13 Replies to “How Much Does Being at Rope-Drop Really Matter?”

  1. Fast pass was implemented for 2 reasons and neither was for the benefit of the park visitors. First, was for a way to get people out of lines so they could spend more money shopping and dining. Second, was to gain total control of visitor movement.

    The DVC program also very successfully accomplishes these two things. They get a quarenteed source of big $$$ for an extended time while gaining almost complete control of DVC owners.

  2. I miss the days of going to rope drop and making my way to the old fast pass machines to grab passes for your favorites. I personally hate the new fast pass system and have no interest in trying to decide where I want to be and what I want to ride 3 months in advance. That is the epitome of stressful vacation in my opinion. Especially for those of us that decide to take a spur of the moment trip to WDW and maybe only have a few weeks to prepare. We just don’t get to ride anything we want to ride. First come first served was always a better system.

    1. I agree completely! We just got back from a quick 5 day visit. This fast pass system stinks! We missed out on so many, and then you can’t do more than 1 park per day, even with park hoppers. Need to back to getting them there.

      1. Right Heidi. They have (purposely) totally eliminated the ability to spontaneously visit WDW. And when you do visit, they control your every movement.

        It really is sad to see what WDW has become and what it continues to become.

  3. Regardless, if it gets you on more rides or not, everyone should experience the opening of the magic kingdom at least once. The build up and the ceremony enhance the anticipation, and a non-crowded Main Street actually looks like a warm and welcoming town from yesteryear.

    1. I remember once booking a breakfast in Cinderella’s Castle before the park opened. I have a pic of me on Main Street and the only other person in the shot was a cast member. It is one of my favorite Disney memories.

  4. I was at Animal Kingdom for opening on Jan 29th, we got to the park at 8am for a 9am opening. They let us in at 8:20am and you can bet everyone on that line was heading for Avatar Flight of Passage. It was nuts to be honest but we didn’t have a fast pass and wanted to be able to get on without to long a wait. They did open the ride at 8:30am so it does pay to get there early in case that happens. We had about a 15 minute wait and when we got off the line it was already at 125 minutes !!

  5. I love the early mornings in every park!There is such beauty on Main Street Future World Discovery Island And The Studios that is reason enough for me even if I do not ride a thing. A beautiful uncrowded park is very peaceful

  6. For Toy Story Land, if you can afford the special breakfast package for extra early access, you should consider this option. My husband thought it was crazy we were spending the additional money and getting up so early to be at Hollywood Studios at 7 am for bag check and check-in.

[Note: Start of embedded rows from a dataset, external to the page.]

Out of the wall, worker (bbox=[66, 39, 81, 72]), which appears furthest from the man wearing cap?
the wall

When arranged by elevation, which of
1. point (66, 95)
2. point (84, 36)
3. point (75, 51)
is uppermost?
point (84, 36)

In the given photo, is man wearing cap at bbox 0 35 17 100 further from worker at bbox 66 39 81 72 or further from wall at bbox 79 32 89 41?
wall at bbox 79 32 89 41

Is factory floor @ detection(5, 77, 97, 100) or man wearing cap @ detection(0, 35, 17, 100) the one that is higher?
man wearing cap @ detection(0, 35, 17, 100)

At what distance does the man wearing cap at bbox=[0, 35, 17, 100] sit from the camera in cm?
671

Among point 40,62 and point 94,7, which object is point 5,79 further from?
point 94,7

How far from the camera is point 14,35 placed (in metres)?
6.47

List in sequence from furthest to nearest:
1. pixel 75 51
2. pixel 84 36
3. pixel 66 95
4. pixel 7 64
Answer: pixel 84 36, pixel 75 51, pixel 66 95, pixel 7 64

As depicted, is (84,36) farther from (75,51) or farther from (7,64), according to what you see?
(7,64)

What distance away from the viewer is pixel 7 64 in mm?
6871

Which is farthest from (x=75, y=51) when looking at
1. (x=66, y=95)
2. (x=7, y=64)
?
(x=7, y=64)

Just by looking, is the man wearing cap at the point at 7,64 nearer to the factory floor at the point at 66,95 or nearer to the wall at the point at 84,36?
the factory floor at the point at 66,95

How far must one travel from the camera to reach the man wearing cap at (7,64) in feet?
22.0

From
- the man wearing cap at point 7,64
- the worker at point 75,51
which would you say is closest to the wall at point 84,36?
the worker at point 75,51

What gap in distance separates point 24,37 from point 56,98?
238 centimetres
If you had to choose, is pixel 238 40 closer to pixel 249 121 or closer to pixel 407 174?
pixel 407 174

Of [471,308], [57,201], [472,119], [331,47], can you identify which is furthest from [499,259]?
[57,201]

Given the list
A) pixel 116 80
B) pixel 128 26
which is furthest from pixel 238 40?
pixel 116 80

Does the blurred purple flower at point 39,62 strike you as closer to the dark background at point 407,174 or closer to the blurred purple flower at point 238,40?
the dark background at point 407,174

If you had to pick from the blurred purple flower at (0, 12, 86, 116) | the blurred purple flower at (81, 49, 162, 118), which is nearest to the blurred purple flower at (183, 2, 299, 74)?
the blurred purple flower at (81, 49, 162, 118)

We were in WDW Jan 21 to Jan 28 and there were huge crowds. We went to Toy Story Land with the package on Jan 23 and rode everything twice before the 1,500 person stampede from the park rope drop thundered into the section at 8:50 am. It was led by cast members who were trying to control the crowd but then had to RUN off to the sides. We’ve never seen cast members have to run for safety like we witnessed. Slinky Dog at 8:52 am had a 125 minute line. If you do the package, we recommend riding all the rides first then going to the breakfast. And try to ride everything by 8:40 am.

  7. It depends on the ride. Most rides will have just a short line even 30 minutes after rope drop. If you just want to enjoy a few of your favorite attractions, you can probably sleep in a little without having to wait in a lot of long lines. If you are going to be there for rope-drop, you will likely be standing in a long line just to wait until rope-drop. You will be waiting in a line to just get through the turnstiles, then in the line at rope-drop.

  8. The earlier you get there, the more rides you will ride. Obviously there are other factors, but in general it’s a scientific fact that if you can spend the whole day at the park, you will enjoy more attractions from the front of the rope drop line than people at the back and even worse people that show up after rope drop.